Music also gives us intellectual virtue, because (in Mersenne's view) a good musician must know grammar and logic because of musical structure, arithmetic because of intervals, physics because of acoustics, rhetoric, because in music you must achieve non-verbally what public speakers achieve in spoken language by the use of rhetorical devices such as foreshadowing, repeating etc.
And a musician must also know astronomy, because, obviously (well to Mersenne, not to us) musical intervals and relationships are reflected in the motions of the planets and the stars.
These relationships between heavenly bodies and music are further explicated in Book 2. Here we see a kind of Platonist vision of the planets and their relationships that reminds one of Johannes Kepler, the astronomer, who likewise took the music of the spheres literally. Mersenne considers both Tycho Brahe's and Copernicus’ new systems as options/pictures of the universe, so he has left behind geocentrism (also note we are well into the 17th century).
Mersenne imagines the planets as being part of a concert and so you need to give them all their parts, the bass to Saturn and Jupiter, the contralto to the earth and Venus etc, as seen below in the schema of the individual melodies given to the different heavenly bodies (the Moon, Mars, Venus etc).

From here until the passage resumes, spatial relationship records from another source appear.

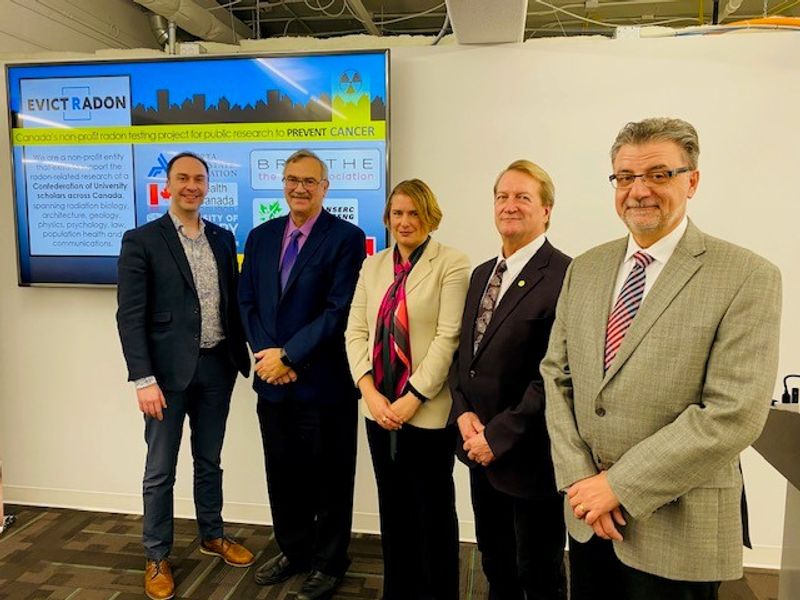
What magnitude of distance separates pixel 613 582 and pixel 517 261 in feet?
2.89

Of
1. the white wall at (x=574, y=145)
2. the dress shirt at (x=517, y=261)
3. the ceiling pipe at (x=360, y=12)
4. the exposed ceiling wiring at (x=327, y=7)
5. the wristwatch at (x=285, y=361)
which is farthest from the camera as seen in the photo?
the exposed ceiling wiring at (x=327, y=7)

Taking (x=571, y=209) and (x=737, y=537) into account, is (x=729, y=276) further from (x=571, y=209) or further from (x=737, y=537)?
(x=571, y=209)

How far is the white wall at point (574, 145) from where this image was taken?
2.51 m

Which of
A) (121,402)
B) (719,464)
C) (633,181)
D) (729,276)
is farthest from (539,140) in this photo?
(121,402)

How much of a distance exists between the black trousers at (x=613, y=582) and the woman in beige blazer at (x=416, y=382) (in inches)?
22.7

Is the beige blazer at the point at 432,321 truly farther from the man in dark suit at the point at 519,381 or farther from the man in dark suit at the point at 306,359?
the man in dark suit at the point at 306,359

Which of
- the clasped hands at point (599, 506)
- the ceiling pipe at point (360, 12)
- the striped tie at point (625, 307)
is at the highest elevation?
the ceiling pipe at point (360, 12)

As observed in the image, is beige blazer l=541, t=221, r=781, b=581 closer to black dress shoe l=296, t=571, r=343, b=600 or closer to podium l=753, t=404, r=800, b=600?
podium l=753, t=404, r=800, b=600

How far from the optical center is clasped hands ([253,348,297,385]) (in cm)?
218

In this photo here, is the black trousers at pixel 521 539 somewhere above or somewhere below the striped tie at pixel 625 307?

He then draws extensive parallels between music and geometry. This just goes to show, when we nowadays talk about the scientific revolution, there's often a danger of projecting how science now works back onto the early moderns, as if they did science the way we do now, except with less knowledge. We sometimes become aware that this isn't the case, since, for instance, it is well-known that people such as Newton dabbled in alchemy, and that even for Robert Boyle, one of the founders of modern chemistry, the line between alchemy and chemistry wasn't so clean.

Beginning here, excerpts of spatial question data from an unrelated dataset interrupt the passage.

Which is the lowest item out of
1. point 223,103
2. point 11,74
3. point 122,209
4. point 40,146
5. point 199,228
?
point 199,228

Early modern authors saw connections we do not see. They expected distances between planets to reflect musical distances. They saw parallels between chemistry (alchemy) and music, medicine and music, etc. that we simply do not see. Now, with the wisdom of hindsight it's easy to say now: Why should we expect the distances between the planets in our solar system to reflect musical distances?

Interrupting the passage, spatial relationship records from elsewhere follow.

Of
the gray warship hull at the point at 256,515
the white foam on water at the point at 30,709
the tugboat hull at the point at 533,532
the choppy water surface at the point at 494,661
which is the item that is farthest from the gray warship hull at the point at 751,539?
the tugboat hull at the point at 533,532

Why not? Mersenne's Treatise on music shows how early modern authors thought about the relationships between their budding sciences in a holistic and speculative way. It also shows how they thought of the practical aspects not just of engineering and science, but also of music (considered a science) for the development of human virtue and society. If music can help a musician or composer to influence the passions of his audience, then music can be like a medicine, not just for an individual person, but for society as a whole. Here, we have another platonist echo, for in the Republic music is also seen as a key element for the furthering of collective virtue.
“let's start with what I propose is a much richer conception of reason that Enlightenment authors had. This richness of reason included enduring concerns about how to conceptualize things like the arts and their relationship to science.”
To me, this is the crux of where modern science has gone awry; the separation between art and science has brought with the latter a certain air of pretence, superiority, as if it's the sole province of geniuses. This false superiority undeservingly makes it unapproachable for the general populace.
Thank you for shedding light on this important topic.
Thanks much for this interesting piece on one of the attempts to align ancient planetary polytheism with the inchoate rationalism of the early Enlightenment period. The overlap of the two ways of thinking is of course an enormous scholarly playground, less policed now than formerly. I question whether Descartes was a religious believer. Pascal took him for an undeclared atheist, and with the example of Bruno before him his paranoia was justifiable. The reconciliation attempts continue unabated among astrologer with very limited success. Even I have a theory!